Bukan hanya itu, pekerjaan Ayah pun ikut mulai membaik. Dengan keterampilan sebagai tukang listrik, Ayah kini menjadi andalan di lingkungan kami. Hampir setiap hari ada saja tetangga yang datang untuk meminta bantuan—mulai dari pemasangan instalasi listrik baru hingga perbaikan kecil seperti mengganti lampu yang mati atau memperbaiki saklar.

"Pak Suryo, tolong cek kipas angin saya, ya. Sepertinya ada kabel yang putus," ujar tetangga sebelah, Bu Siti, suatu pagi.

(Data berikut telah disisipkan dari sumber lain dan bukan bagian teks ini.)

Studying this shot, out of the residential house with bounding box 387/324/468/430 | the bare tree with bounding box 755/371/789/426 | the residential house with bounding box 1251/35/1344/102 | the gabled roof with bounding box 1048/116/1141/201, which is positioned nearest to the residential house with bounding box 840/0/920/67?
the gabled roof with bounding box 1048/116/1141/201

"Siap, Bu. Nanti saya datang setelah beres kerja di rumah Pak Amin," jawab Ayah dengan nada ramah.

Kesibukan Ayah juga membawa perubahan positif pada keuangan keluarga kami. Sekarang, Ayah tidak lagi khawatir soal kebutuhan sehari-hari. Bahkan, beliau bisa menabung untuk berangkat umrah. Ada saat-saat tertentu di mana diriku memergokinya memandangi tabungannya dengan senyum kecil, seolah mengucap syukur atas rezeki yang datang setelah sekian lama.

"Alhamdulillah, Sarah," kata Ayah suatu malam saat kami duduk di ruang tamu setelah makan malam. "Dulu, Ayah sempat takut, kita nggak akan bisa bangkit lagi. Tapi sekarang, Ayah merasa diberi kekuatan baru. Semua ini karena kamu juga. Kamu pulang ke rumah membawa harapan baru untuk keluarga kita."

Kata-katanya membuatku terdiam sejenak, kemudian diriku tersenyum. "Ayah yang hebat. Kalau bukan karena Ayah terus berjuang, ku mungkin nggak akan pernah bisa merasa setenang ini."

Diriku merasa lega melihat Ayah menemukan ritme baru dalam hidupnya. Kehidupan kami yang dulu terasa penuh tekanan kini terasa lebih ringan. Namun, di balik semua itu, diriku juga tahu bahwa harus terus berjuang untuk membangun kembali masa depanku sendiri.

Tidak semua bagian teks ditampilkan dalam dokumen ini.